Запертая Комната
Дом бабы Мани, её бабушки, был классическим представителем местной архитектуры: чуть покосившийся, с резными наличниками, выцветшими до бледно-голубого, и верандой, заваленной всяким "нужным" хламом – старыми кастрюлями, лысыми вениками и таинственным ящиком с ржавыми гвоздями. Внутри пахло печью, сушёной мятой и временем. План простой: прихожая, где вечно цеплялся за одежду крючок от зонтика; кухня – царство медного самовара и вечно кипящего чайника; уютная, заставленная фикусами гостиная с портретом строгого деда; две спальни. И ОНА. Та самая комната. Дверь в неё была не в коридоре, а прямо в Алисиной спальне, маленькой комнатушке с кроватью под лоскутным одеялом и комодом, на котором стоял фарфоровый пастушок с отбитым носом.
Дверь была всегда заперта. Настоящим, массивным амбарным замком, который выглядел тут чужеродным монстром, как танк на детской площадке.
– Бабуль, а что там? – спросила Алиса ещё днём, только приехав и тыча пальцем в неподатливую древесину. – Игрушки мои старые? Книжки?

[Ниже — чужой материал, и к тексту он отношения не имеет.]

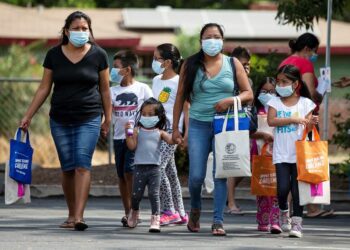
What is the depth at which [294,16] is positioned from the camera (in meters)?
17.7

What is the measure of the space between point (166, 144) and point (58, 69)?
1.46 meters

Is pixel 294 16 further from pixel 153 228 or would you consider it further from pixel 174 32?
pixel 174 32

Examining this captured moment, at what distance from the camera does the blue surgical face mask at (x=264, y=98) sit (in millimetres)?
13332

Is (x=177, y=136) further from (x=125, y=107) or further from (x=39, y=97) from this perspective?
(x=39, y=97)

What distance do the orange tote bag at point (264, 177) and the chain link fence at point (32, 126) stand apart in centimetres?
1024

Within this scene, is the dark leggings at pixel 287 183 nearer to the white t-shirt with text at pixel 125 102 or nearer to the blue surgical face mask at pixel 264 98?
the blue surgical face mask at pixel 264 98

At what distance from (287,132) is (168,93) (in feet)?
5.23

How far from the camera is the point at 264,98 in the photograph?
44.0 ft

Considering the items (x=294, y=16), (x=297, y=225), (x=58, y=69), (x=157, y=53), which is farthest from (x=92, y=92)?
(x=294, y=16)

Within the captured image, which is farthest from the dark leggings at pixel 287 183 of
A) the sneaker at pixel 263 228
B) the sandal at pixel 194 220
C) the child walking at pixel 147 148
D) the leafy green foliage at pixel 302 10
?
the leafy green foliage at pixel 302 10

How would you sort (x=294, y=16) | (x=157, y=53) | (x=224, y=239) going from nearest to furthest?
(x=224, y=239) < (x=157, y=53) < (x=294, y=16)

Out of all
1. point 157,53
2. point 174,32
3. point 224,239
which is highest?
point 174,32

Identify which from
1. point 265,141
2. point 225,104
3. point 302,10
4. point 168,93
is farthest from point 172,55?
point 302,10

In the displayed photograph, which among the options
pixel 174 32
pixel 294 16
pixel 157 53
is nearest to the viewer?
pixel 157 53
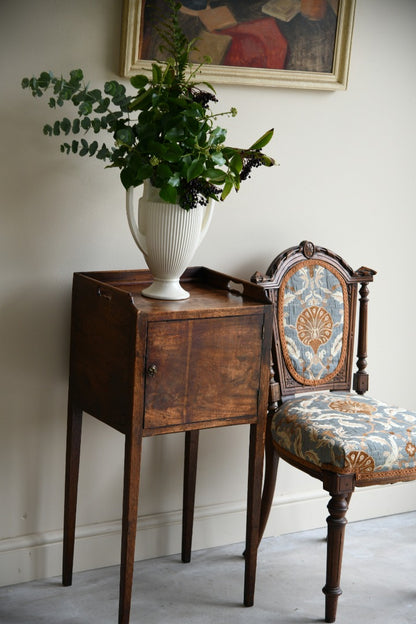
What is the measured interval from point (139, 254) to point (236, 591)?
3.54 ft

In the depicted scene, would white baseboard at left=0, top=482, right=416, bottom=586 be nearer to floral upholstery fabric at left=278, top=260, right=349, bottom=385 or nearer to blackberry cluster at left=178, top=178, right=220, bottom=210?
floral upholstery fabric at left=278, top=260, right=349, bottom=385

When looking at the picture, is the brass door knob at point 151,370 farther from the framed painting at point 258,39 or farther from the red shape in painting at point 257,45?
the red shape in painting at point 257,45

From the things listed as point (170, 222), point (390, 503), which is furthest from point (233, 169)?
point (390, 503)

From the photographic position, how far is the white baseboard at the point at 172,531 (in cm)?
256

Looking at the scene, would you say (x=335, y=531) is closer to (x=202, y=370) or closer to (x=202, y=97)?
(x=202, y=370)

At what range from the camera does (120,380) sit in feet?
7.22

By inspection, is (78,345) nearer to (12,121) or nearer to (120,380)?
(120,380)

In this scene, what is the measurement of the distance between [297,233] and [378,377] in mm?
653

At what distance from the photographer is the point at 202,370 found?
223cm

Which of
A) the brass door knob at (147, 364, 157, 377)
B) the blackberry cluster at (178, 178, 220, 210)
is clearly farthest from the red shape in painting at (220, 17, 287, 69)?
the brass door knob at (147, 364, 157, 377)

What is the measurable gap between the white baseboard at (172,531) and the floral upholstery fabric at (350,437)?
0.50 m

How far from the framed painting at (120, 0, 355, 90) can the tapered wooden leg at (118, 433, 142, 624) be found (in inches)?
42.7

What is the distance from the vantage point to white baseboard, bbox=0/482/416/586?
2.56 metres

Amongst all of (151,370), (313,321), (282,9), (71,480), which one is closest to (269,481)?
(313,321)
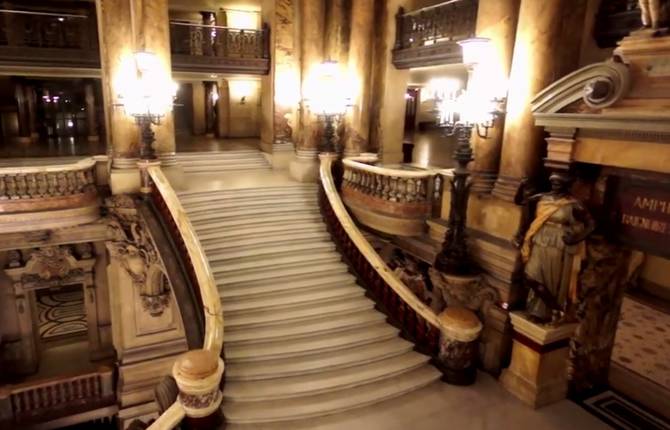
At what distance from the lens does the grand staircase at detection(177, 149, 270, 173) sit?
37.0 feet

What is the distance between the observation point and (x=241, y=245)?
7.80 meters

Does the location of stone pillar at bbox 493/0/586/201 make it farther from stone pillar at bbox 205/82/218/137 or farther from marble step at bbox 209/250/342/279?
stone pillar at bbox 205/82/218/137

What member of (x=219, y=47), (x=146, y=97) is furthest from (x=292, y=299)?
(x=219, y=47)

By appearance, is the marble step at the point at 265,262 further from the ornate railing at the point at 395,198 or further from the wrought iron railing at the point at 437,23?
the wrought iron railing at the point at 437,23

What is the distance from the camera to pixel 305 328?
6.46 metres

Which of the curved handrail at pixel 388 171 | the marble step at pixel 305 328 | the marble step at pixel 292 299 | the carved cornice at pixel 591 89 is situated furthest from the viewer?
the curved handrail at pixel 388 171

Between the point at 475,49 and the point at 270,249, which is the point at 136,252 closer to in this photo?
the point at 270,249

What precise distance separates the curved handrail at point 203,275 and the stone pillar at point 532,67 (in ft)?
13.3

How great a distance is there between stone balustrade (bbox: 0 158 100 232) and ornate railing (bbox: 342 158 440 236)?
16.6 feet

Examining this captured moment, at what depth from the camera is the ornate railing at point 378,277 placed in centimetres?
630

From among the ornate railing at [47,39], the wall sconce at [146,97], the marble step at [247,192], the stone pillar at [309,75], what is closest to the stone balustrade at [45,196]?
the wall sconce at [146,97]

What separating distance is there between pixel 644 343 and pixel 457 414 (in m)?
4.85

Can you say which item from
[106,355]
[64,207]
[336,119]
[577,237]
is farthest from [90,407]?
[577,237]

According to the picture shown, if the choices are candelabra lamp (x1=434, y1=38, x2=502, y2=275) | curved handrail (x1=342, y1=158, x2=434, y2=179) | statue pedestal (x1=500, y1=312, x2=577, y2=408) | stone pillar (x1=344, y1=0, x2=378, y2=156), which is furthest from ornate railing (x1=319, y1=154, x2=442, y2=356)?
stone pillar (x1=344, y1=0, x2=378, y2=156)
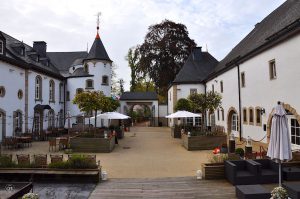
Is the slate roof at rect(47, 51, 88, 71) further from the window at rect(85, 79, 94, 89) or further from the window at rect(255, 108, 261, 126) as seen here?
the window at rect(255, 108, 261, 126)

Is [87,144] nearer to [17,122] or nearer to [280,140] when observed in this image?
[17,122]

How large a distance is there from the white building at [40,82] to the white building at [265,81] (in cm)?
1437

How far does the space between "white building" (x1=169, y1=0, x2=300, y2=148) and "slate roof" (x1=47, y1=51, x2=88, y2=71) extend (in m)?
18.8

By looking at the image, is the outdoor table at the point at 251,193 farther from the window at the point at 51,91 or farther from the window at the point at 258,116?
the window at the point at 51,91

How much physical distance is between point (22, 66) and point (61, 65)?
13.7 m

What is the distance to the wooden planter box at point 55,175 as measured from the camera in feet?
31.3

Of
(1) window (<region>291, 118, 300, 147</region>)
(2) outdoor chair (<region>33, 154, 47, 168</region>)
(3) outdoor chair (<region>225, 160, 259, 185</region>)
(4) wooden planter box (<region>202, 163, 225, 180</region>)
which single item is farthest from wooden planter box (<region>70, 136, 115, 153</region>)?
(1) window (<region>291, 118, 300, 147</region>)

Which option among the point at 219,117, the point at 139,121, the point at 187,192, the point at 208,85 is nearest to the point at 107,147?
the point at 187,192

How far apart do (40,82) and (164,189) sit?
20884 millimetres

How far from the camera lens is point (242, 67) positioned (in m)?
20.0

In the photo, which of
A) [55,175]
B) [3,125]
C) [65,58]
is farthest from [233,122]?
[65,58]

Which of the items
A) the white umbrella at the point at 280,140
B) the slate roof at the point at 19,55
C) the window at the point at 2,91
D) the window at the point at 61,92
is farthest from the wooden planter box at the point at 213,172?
the window at the point at 61,92

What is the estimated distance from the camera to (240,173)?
30.1 feet

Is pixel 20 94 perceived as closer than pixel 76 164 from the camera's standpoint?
No
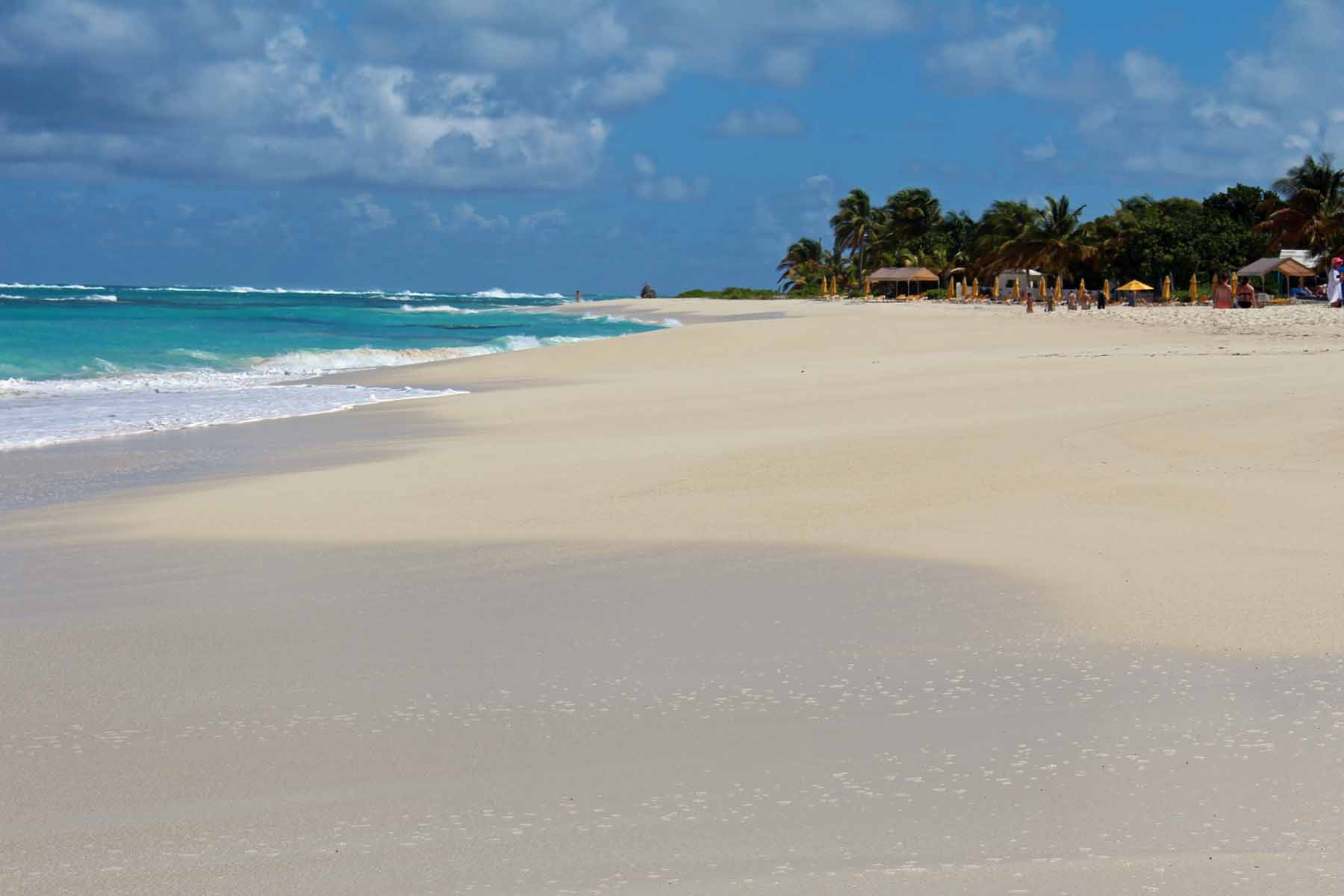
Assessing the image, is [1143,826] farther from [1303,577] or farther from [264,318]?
[264,318]

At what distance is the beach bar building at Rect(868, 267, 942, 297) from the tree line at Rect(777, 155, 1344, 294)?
178 cm

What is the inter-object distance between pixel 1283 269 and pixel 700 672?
50.4 m

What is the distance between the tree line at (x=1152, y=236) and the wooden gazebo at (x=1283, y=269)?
161cm

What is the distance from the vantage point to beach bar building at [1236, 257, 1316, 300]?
48469mm

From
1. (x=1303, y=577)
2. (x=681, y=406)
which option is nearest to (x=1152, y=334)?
(x=681, y=406)

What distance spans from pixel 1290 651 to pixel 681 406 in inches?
391

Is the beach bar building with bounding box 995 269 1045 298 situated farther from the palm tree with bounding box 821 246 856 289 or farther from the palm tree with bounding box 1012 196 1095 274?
the palm tree with bounding box 821 246 856 289

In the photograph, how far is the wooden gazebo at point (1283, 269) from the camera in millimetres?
48438

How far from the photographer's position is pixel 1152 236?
60.2 m

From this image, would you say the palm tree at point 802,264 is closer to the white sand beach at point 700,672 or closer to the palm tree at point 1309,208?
the palm tree at point 1309,208

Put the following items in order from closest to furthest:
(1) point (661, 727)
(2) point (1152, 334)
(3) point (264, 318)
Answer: (1) point (661, 727), (2) point (1152, 334), (3) point (264, 318)

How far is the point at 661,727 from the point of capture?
3879 mm

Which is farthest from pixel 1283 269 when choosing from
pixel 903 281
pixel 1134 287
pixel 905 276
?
pixel 903 281

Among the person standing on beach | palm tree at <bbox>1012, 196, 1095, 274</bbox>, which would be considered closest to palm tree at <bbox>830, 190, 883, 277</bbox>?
palm tree at <bbox>1012, 196, 1095, 274</bbox>
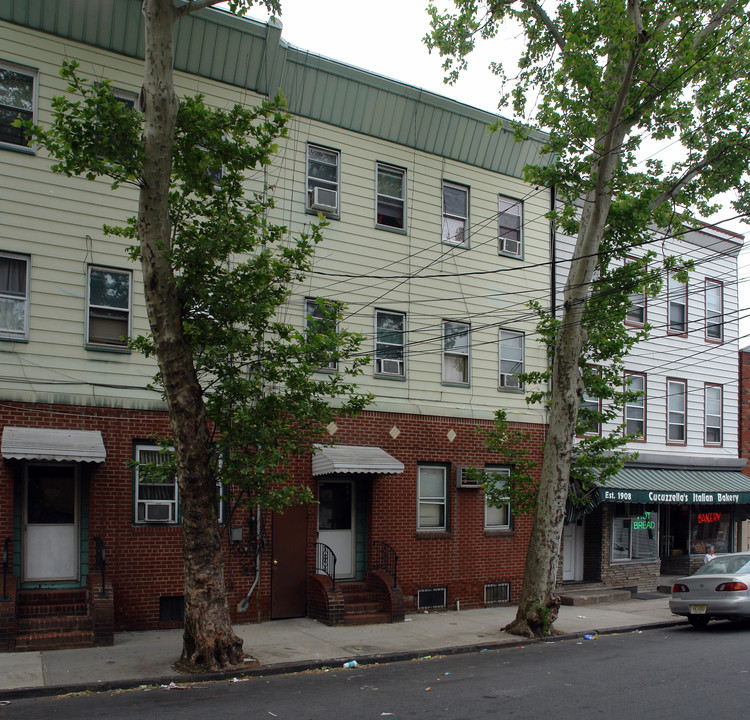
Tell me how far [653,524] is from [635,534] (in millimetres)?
832

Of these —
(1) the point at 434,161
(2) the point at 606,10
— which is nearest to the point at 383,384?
(1) the point at 434,161

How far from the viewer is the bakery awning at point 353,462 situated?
14.7m

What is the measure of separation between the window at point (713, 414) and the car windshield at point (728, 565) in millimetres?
8977

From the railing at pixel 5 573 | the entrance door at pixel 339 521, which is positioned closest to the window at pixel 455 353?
the entrance door at pixel 339 521

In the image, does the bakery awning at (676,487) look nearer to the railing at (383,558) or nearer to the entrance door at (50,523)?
the railing at (383,558)

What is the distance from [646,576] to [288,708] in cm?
1537

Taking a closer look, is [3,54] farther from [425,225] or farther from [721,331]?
[721,331]

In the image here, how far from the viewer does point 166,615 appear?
1359 cm

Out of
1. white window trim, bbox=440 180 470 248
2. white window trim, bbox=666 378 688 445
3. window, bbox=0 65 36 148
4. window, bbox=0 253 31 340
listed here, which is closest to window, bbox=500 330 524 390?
white window trim, bbox=440 180 470 248

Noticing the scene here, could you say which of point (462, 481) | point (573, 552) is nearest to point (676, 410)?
point (573, 552)

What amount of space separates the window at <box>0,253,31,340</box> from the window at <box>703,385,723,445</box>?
19463 millimetres

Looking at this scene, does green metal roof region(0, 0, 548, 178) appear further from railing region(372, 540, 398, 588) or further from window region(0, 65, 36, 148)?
railing region(372, 540, 398, 588)

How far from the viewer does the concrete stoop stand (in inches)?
726

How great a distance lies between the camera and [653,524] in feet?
72.2
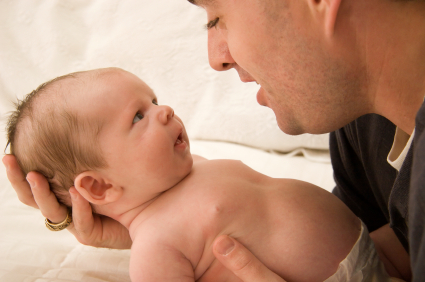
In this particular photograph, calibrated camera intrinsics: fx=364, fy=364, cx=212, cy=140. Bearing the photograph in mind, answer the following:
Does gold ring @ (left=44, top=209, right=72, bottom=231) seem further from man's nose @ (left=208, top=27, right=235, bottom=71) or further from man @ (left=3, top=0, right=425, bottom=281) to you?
man's nose @ (left=208, top=27, right=235, bottom=71)

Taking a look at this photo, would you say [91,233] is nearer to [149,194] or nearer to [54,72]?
[149,194]

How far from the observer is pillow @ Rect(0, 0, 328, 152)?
2.01 meters

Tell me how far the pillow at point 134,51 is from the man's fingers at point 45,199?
1.00m

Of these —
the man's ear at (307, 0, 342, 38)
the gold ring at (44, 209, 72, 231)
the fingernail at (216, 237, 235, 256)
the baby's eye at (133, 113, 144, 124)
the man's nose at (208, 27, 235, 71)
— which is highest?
the man's ear at (307, 0, 342, 38)

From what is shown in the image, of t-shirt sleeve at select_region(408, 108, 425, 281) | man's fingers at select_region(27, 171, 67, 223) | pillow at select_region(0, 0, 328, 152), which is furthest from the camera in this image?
pillow at select_region(0, 0, 328, 152)

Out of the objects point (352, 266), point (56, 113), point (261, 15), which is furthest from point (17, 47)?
point (352, 266)

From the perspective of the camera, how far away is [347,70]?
0.84 m

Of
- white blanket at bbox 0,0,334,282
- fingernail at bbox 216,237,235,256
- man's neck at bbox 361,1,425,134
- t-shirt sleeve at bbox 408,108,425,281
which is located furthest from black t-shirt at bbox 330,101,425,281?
white blanket at bbox 0,0,334,282

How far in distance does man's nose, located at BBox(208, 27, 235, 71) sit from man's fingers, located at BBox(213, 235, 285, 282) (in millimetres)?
482

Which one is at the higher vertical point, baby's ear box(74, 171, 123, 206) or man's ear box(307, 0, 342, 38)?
man's ear box(307, 0, 342, 38)

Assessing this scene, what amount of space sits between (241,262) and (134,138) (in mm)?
413

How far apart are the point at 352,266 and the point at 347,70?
49 centimetres

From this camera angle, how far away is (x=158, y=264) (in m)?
0.88

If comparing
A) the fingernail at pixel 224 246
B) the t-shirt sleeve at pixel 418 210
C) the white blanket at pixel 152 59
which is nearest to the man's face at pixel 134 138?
the fingernail at pixel 224 246
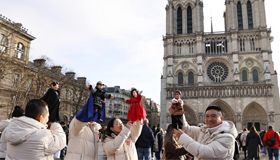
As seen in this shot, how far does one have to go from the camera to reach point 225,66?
36.3m

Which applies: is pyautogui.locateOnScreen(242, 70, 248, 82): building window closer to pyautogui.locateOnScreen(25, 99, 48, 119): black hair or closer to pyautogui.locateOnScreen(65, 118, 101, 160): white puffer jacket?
pyautogui.locateOnScreen(65, 118, 101, 160): white puffer jacket

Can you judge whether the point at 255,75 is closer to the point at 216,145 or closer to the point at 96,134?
the point at 96,134

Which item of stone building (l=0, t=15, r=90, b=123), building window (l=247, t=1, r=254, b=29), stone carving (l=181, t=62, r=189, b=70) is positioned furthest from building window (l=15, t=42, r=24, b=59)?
building window (l=247, t=1, r=254, b=29)

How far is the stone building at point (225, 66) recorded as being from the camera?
33.4 meters

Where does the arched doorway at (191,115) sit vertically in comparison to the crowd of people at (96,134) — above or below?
above

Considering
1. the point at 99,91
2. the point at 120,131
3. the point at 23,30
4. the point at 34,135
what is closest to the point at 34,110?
the point at 34,135

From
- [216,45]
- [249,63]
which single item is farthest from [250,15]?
[249,63]

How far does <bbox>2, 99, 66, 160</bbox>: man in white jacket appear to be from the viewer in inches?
85.2

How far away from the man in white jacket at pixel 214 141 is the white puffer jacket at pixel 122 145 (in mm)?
1118

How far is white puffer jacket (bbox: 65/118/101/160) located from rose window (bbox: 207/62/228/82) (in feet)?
114

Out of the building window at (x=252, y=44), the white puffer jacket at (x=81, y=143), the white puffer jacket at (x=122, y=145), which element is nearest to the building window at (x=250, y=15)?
the building window at (x=252, y=44)

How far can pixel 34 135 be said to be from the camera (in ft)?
7.20

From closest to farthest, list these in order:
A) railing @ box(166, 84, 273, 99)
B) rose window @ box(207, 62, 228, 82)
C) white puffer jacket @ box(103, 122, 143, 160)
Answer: white puffer jacket @ box(103, 122, 143, 160) < railing @ box(166, 84, 273, 99) < rose window @ box(207, 62, 228, 82)

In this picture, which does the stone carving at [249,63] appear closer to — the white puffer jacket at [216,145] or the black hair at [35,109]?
the white puffer jacket at [216,145]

Баба Маня, женщина с лицом, как печёное яблоко, и цепкими руками, отмахнулась, будто от назойливой мухи:
– Хлам, внученька, хлам один. Пыль столбом. Нечего тебе там ковыряться. Чайку лучше попьём, пирожком с капустой закусим. – Голос у неё был тёплый, как тополиный пух, но в нём прозвучала стальная нотка. Категоричность, не терпящая возражений. Алиса вздохнула. Бабушкины «нельзя» были как законы физики – их не оспаривали.
Вернувшись из бани, Алиса замерла. Дом был погружен в сонную тишину, нарушаемую только мерным похрапыванием бабушки из соседней комнаты. Алиса тихо прошла в свою спальню, легла. Усталость после дороги, бани и деревенского воздуха валила с ног. Глаза слипались. Она уже почти провалилась в сон, как вдруг… моргнула. И застыла.
Под дверью Запертой Комнаты лежала тонкая, ровная полоска света. Молочно-жёлтого, неяркого, но абсолютно реального света. Как будто внутри горела лампочка, прикрытая газетой.
Сердце Алисы гулко стукнуло о рёбра. «Бабушка?» – мелькнуло первое. Но баба Маня храпела за стеной, это было слышно. Крыса? Но крысы свет не включают. И ключ… ключ всегда был у бабушки, на связке, которую она носила на поясе под фартуком.
Алиса приподнялась на локтях, не дыша. Свет не мигал, был стабильным, почти уютным, и от этого – ещё более жутким. Она уставилась на щель, пытаясь уловить тень, движение. Ничего. Только этот немой, необъяснимый свет. Прошло пять минут, десять… Свет погас так же внезапно, как и появился. В комнату ворвалась абсолютная, давящая темнота. Алиса долго лежала, прислушиваясь к стуку собственного сердца, пока сон не сморил её окончательно.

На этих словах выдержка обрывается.